There is something mysterious and exciting about a ship wrecked
on the bottom of the sea that divers worldwide are drawn to. Wreck diving
is definitely exciting and always a challenge to all levels of dive experience so here are our TOP TIPS for wreck diving
Plan your dive and dive your plan
This applies to every dive but when wreck diving, special attention and care needs to be taken when planning your dive to help reduce potential problems that are specific to wreck diving.
Do not task load
Take your time and do not overload yourself on the dive. The wreck isn’t going anywhere anytime soon, so plan to do an orientation dive to familiarize yourself with the site.

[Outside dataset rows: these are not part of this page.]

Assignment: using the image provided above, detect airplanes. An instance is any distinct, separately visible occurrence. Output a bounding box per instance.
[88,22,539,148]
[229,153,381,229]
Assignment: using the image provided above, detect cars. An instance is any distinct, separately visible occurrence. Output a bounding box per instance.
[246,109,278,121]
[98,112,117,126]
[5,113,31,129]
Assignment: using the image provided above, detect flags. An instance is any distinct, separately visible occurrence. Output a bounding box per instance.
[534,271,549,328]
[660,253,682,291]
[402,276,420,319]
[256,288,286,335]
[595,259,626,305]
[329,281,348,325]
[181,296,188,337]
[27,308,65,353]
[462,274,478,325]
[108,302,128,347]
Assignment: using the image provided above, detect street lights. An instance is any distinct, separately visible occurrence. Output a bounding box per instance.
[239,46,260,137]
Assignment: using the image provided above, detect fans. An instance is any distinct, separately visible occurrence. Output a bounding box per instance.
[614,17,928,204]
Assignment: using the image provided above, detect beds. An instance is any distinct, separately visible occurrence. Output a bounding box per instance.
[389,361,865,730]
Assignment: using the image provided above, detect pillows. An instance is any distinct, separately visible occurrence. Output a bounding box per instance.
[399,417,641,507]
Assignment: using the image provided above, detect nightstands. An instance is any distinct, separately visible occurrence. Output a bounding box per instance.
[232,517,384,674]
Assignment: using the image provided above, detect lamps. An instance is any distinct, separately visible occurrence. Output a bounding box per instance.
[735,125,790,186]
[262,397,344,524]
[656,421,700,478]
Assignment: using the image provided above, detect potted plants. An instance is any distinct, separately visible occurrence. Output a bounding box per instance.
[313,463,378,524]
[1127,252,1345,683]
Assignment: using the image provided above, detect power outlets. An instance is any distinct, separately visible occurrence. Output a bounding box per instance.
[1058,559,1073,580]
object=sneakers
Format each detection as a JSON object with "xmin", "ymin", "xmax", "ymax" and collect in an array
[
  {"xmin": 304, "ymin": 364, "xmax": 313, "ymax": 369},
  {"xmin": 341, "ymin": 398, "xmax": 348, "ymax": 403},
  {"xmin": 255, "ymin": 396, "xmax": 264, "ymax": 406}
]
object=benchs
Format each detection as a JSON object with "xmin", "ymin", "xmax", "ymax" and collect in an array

Plan another dive later to investigate points of interest on the wreck.
Make a thorough buddy check and make sure that both you and your buddy are trained to complete the wreck dive plan you are making.
Take additional equipment such as:
- A torch for lighting up dark areas of the wreck.
- A reel and line for marking your route around the wreck.
- Spare dive computer.
- Slate & Pencil for making a rough sketches, noting hazards & communicating with your buddy.
- Additional air supply like a hang tank on the line at 5 meters or a small pony bottle.
Don’t get complacent
Wrecks can have strong currents, tend to be deeper dives and usually cover large areas depending on the wreck and location. Staying close to your buddy and checking more regularly on air pressure as well as making sure you have an ample no decompression time throughout the dive is crucial to your safety. Determine a half way and a safety stop point on your dive and stick to it.
Tuck everything in
Streamlining your equipment, clipping in loose hoses and stowing extra equipment in pockets will greatly reduce the chance of you getting caught up on something inside a wreck.
If it feels wrong don’t do it
Diving should be safe above anything else. You know what your limits are so stick to them and don’t push yourself to go places you are not comfortable. If it feels wrong then say something and adjust the dive plan accordingly. If you find it doesn’t feel right when you are underwater then signal to your buddy.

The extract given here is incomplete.